Repenser le socialisme avec Gramsci

18 novembre 2014


Texte inédit pour le site de Ballast

« Ce qui advient, n’ad­vient pas tant parce que quelques-uns veulent que cela advienne, que parce que la masse des hommes abdique sa volon­té, laisse faire », écri­vait en février 1917 le pen­seur Antonio Gramsci. On aurait tort, nous explique l’au­teur du pré­sent article, de négli­ger cette figure essen­tielle du mar­xisme de la pre­mière moi­tié du XXsiècle — aucun grand cou­rant contem­po­rain, pour­tant, ne se reven­dique du co-fon­da­teur du Parti com­mu­niste ita­lien. Benito Mussolini aurait lan­cé : « Nous devons empê­cher ce cer­veau de fonc­tion­ner pen­dant vingt ans ». L’oracle fit fausse route : jamais Gramsci ne fut plus pro­duc­tif qu’entre les quatre murs entre les­quels le fas­cisme le main­tint… À l’heure où Manuel Valls tem­pête contre le « pas­séisme » d’un socia­lisme qu’il entend bien aban­don­ner au pro­fit d’une « gauche » qui aurait enfin l’au­dace d’être, avec les suc­cès que l’on sait, « prag­ma­tique, réfor­miste et répu­bli­caine », n’au­rait-on pas quelque inté­rêt à rou­vrir un peu les vieux tiroirs ? 

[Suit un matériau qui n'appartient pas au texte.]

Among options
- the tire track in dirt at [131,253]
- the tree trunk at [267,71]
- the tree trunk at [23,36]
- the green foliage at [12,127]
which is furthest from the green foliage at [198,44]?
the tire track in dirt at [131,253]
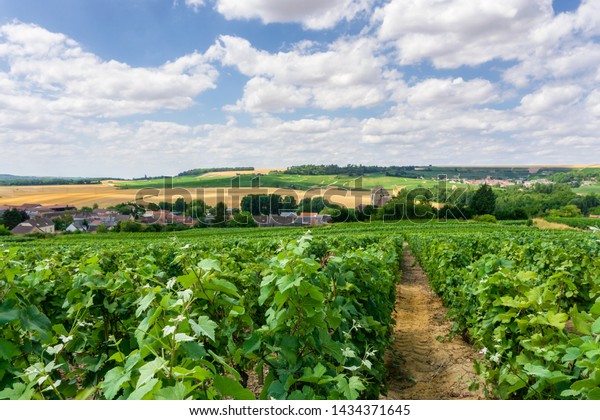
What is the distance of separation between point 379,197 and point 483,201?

gramsciAlors que le Parti socia­liste a enfin réus­si, depuis la vic­toire de François Hollande en mai 2012, à recon­qué­rir le pou­voir, il n’a para­doxa­le­ment jamais sem­blé recueillir aus­si peu d’adhésion auprès du peuple fran­çais — à tel point que sa défaite aux élec­tions pré­si­den­tielles de 2017 semble presque acquise. Dans le même temps, la gauche de la gauche est effrayée par l’actuelle zem­mou­ri­sa­tion des esprits, qui lui rap­pelle qu’elle perd du ter­rain, chaque jour un peu plus, sur celui des valeurs (d’au­tant qu’elle appa­raît fort mal en point pour contrer la « droi­ti­sa­tion » de l’espace poli­tique). C’est pour cela que le révo­lu­tion­naire Antonio Gramsci, qui fut sans doute le pre­mier intel­lec­tuel à avoir réflé­chi à l’intérêt du com­bat d’idées, s’a­vère aujourd’hui pri­mor­dial pour régé­né­rer un authen­tique socia­lisme fran­çais – autre­ment dit : qui entend réel­le­ment rompre avec le mode de pro­duc­tion capi­ta­liste et l’i­ma­gi­naire qu’il charrie.

Des Conseils au cachot

« Il consi­gna l’essentiel de sa théo­rie dans ses Cahiers de Prison. »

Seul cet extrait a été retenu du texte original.